The final two articles focus on interactions between the CCR5 receptor and maraviroc. One study determined that, at doses as low as 3 mg b.i.d., the majority of plasma maraviroc concentrations were associated with receptor occupancy ≥50%. A simple direct E_max model appeared to describe the pharmacokinetic receptor occupancy relationship, with an estimated dissociation constant (K_D) of ∼0.0894 ng ml⁻¹, which was far below the estimated operational in vivo concentration that results in 50% functional inhibition (IC₅₀) of ∼8 ng ml⁻¹. Accordingly, simulations using the estimated K_D in place of the operational IC₅₀ led to a marked overprediction of the decrease in viral load–time profiles. It was concluded that CCR5 receptor occupancy by maraviroc as measured by this assay is not a direct measure of the operational inhibition of the infectivity rate of the virus and will probably not be valuable as a biomarker for predicting CCR5 antagonist efficacy. The other study developed a novel combined viral dynamic and operational model of (ant-) agonism that describes the pharmacodynamic effects of maraviroc on viral load. The anchor point of the operational model in the differential equations of the viral dynamic model is the infection rate constant, which is assumed to be dependent on the number of free activated receptors on each target cell. The new model offers an explanation for the apparent discrepancy between the in vivo binding of maraviroc to the CCR5 receptor (K_D = 0.089 ng ml⁻¹) and the estimated in vivo inhibition of the infection rate (IC₅₀∼8 ng ml⁻¹). The estimated concentration of activated receptor that gives half maximum infection rate (K_E) value of the operational model indicates that only 1.2% of the free activated receptors are utilized to elicit 50% of the maximum infection rate, suggesting that activated target cells express more receptors than needed for efficient infection. Consequently, the spare receptors require blocking before any decrease in the infection rate and, consequently, the viral load at equilibrium can be detected. The new model allows for simultaneous simulation of the binding of maraviroc to CCR5 and the predicted change in viral load after both short- and long-term treatment.

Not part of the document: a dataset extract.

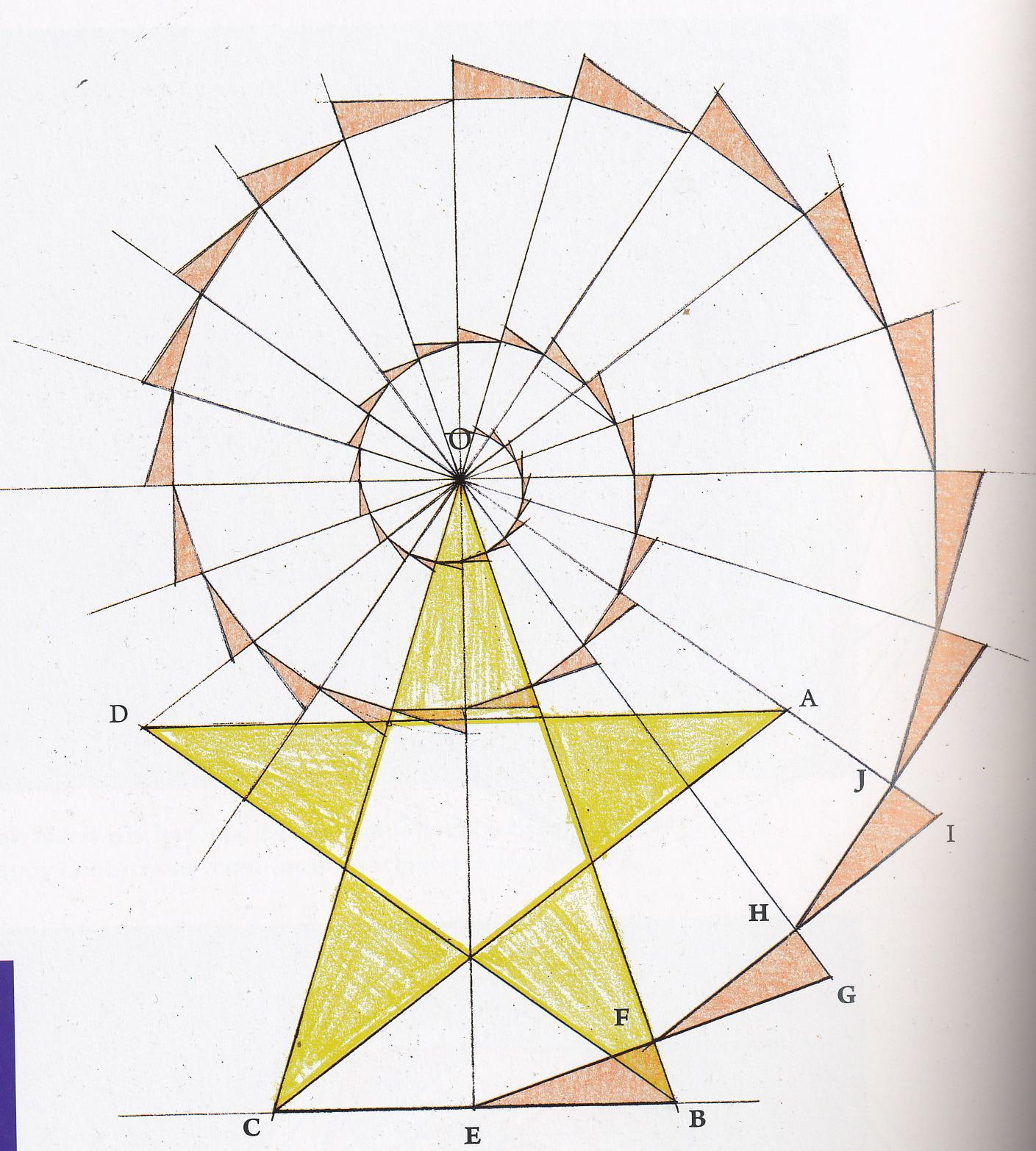 Fibonacci Keith Critchlow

In summary, orally administered maraviroc was rapidly absorbed into the systemic circulation, was efficiently cleared, and did not yield adverse events or drug interactions that would preclude its use in HAART regimens. The papers presented here outline the pharmacokinetic, pharmacodynamic and safety data for maraviroc from studies in healthy subjects and HIV-1-infected patients (Phase 1/2a studies) and should assist physicians in integrating maraviroc into appropriate treatment regimens for HIV patients.